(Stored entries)
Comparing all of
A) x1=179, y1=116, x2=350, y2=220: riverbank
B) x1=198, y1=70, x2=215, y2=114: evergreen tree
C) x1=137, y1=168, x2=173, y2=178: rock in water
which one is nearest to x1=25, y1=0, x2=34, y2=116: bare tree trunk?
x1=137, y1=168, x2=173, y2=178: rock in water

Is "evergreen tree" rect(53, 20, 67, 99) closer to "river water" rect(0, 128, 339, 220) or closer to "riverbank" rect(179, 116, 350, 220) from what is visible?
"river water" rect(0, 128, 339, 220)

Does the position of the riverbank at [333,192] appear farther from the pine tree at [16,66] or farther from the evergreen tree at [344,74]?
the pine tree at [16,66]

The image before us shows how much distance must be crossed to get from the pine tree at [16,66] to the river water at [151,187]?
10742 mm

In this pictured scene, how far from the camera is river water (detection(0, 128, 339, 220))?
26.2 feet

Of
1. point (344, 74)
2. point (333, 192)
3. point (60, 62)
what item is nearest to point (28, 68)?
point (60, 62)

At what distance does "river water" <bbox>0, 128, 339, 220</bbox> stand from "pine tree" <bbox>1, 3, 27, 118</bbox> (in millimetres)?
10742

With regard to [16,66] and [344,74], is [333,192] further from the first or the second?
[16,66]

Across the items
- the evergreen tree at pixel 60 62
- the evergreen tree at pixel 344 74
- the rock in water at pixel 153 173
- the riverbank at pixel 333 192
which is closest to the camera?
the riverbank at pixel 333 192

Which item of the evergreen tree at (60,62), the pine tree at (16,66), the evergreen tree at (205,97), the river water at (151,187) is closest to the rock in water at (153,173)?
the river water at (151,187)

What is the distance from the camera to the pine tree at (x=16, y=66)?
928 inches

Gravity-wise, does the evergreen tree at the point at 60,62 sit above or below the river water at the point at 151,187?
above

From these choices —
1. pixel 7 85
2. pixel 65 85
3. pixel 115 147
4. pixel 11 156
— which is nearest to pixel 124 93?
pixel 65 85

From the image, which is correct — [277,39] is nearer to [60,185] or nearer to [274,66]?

▸ SET TASK: Could you copy every one of the lines above word for word, leaving nothing out?

▸ FULL OUTPUT:
Comparing all of
A) x1=179, y1=116, x2=350, y2=220: riverbank
B) x1=198, y1=70, x2=215, y2=114: evergreen tree
C) x1=137, y1=168, x2=173, y2=178: rock in water
which one is nearest to x1=25, y1=0, x2=34, y2=116: bare tree trunk?
x1=137, y1=168, x2=173, y2=178: rock in water

Is "evergreen tree" rect(53, 20, 67, 99) closer to "river water" rect(0, 128, 339, 220) or closer to "riverbank" rect(179, 116, 350, 220) from what is visible?
"river water" rect(0, 128, 339, 220)

Does the position of the riverbank at [333,192] appear farther from the pine tree at [16,66] or farther from the evergreen tree at [344,74]?
the pine tree at [16,66]

The image before us shows how much distance must be crossed to get from the pine tree at [16,66] to the river water at [151,187]?
10742 mm

In this pictured scene, how far from the camera is river water (detection(0, 128, 339, 220))?
26.2 feet

Of
1. point (344, 74)
2. point (333, 192)
3. point (60, 62)
what item is nearest to point (28, 68)?
point (60, 62)

At what distance does "river water" <bbox>0, 128, 339, 220</bbox> stand from "pine tree" <bbox>1, 3, 27, 118</bbox> (in millimetres)?
10742

With regard to [16,66] and [344,74], is [333,192] further from the first or the second?
[16,66]

Across the items
- the evergreen tree at pixel 60 62
- the evergreen tree at pixel 344 74
- the rock in water at pixel 153 173
- the riverbank at pixel 333 192
which is closest to the camera?
the riverbank at pixel 333 192

Which item of the evergreen tree at (60,62), the pine tree at (16,66), the evergreen tree at (205,97), the river water at (151,187) is closest to the rock in water at (153,173)?
the river water at (151,187)

What is the distance from the camera to the pine tree at (x=16, y=66)?
928 inches

Gravity-wise, does the evergreen tree at the point at 60,62 sit above or below the river water at the point at 151,187?
above

From these choices —
1. pixel 7 85
2. pixel 65 85
3. pixel 115 147
4. pixel 11 156
— which is nearest to pixel 124 93?
pixel 65 85

From the image, which is correct — [277,39] is nearer to [60,185] or nearer to [274,66]?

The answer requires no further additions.